Exactly repeat the line that contains "What is closest to (x=556, y=289) out of", then every line after it up to and including the final line.

Data lines:
start

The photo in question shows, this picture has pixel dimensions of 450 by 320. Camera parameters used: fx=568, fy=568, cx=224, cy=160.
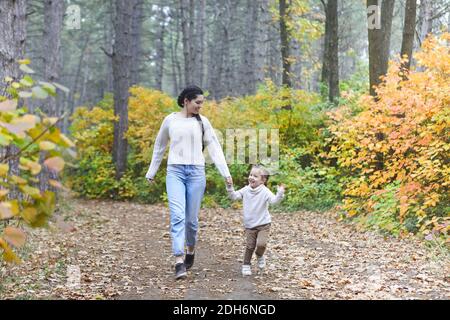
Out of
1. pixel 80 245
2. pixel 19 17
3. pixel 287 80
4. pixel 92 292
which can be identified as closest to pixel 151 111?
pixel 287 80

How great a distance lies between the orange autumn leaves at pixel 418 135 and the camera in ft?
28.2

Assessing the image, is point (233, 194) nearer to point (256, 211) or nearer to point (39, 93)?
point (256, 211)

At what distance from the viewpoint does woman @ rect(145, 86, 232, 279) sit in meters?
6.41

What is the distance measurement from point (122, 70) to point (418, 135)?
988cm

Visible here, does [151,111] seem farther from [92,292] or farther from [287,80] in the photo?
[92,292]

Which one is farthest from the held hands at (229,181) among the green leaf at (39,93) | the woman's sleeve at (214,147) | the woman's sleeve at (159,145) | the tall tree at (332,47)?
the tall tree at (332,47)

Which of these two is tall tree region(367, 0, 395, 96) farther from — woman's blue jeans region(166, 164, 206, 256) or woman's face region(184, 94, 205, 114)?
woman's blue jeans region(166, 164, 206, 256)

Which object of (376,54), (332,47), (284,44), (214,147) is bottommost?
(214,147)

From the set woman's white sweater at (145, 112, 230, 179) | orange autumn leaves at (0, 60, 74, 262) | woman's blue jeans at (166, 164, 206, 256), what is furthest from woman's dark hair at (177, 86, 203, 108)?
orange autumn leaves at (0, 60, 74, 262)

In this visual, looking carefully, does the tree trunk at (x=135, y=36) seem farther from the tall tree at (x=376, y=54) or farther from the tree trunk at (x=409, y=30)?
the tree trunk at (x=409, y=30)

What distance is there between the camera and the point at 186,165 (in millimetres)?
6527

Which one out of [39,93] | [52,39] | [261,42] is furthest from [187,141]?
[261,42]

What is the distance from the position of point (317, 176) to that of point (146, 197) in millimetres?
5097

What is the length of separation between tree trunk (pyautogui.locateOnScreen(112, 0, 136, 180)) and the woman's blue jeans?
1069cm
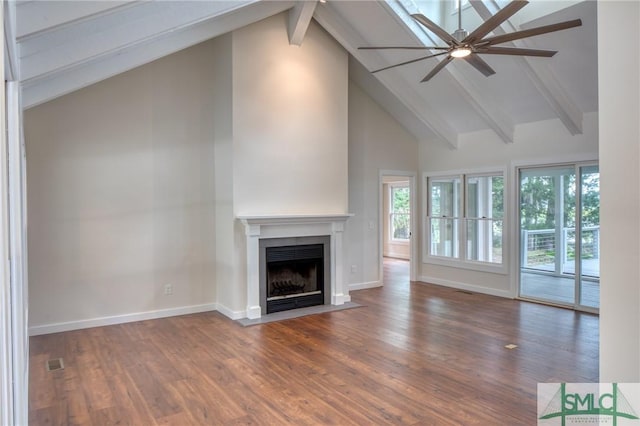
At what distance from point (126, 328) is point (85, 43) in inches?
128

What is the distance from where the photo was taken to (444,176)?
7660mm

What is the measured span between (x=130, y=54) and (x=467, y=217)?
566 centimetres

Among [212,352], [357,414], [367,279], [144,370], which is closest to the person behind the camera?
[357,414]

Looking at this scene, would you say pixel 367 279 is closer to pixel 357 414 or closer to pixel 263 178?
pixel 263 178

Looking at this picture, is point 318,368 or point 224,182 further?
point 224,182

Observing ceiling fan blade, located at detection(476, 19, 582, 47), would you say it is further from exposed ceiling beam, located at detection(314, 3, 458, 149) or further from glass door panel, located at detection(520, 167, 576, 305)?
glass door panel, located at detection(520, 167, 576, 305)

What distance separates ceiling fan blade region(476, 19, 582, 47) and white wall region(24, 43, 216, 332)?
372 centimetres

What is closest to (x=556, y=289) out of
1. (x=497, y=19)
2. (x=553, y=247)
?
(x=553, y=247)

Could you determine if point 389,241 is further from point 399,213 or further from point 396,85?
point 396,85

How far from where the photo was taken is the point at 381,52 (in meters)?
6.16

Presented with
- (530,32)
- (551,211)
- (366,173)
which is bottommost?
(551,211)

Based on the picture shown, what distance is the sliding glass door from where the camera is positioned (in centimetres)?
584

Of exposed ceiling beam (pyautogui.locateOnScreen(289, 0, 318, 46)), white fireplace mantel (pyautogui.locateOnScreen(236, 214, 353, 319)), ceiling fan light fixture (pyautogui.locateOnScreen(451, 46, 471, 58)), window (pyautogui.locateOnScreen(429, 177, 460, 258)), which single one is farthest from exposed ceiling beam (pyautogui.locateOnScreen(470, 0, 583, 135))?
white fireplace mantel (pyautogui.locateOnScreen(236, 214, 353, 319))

end

Finished answer:
What is closest to (x=556, y=289) out of
1. (x=497, y=19)
2. (x=553, y=247)
?
(x=553, y=247)

Could you determine if point 389,241 is further from point 399,213 or further from point 396,85?
point 396,85

How far from where the photo was taken is the point at 381,52 (in meters)?
6.16

Presented with
- (530,32)
- (551,211)
- (366,173)
which is bottommost?
(551,211)

Based on the picture shown, what distance is the sliding glass door from where the camera is positioned (in centimetres)?
584

Of exposed ceiling beam (pyautogui.locateOnScreen(289, 0, 318, 46)), white fireplace mantel (pyautogui.locateOnScreen(236, 214, 353, 319)), ceiling fan light fixture (pyautogui.locateOnScreen(451, 46, 471, 58)), window (pyautogui.locateOnScreen(429, 177, 460, 258)), which single one is farthest from exposed ceiling beam (pyautogui.locateOnScreen(470, 0, 583, 135))?
white fireplace mantel (pyautogui.locateOnScreen(236, 214, 353, 319))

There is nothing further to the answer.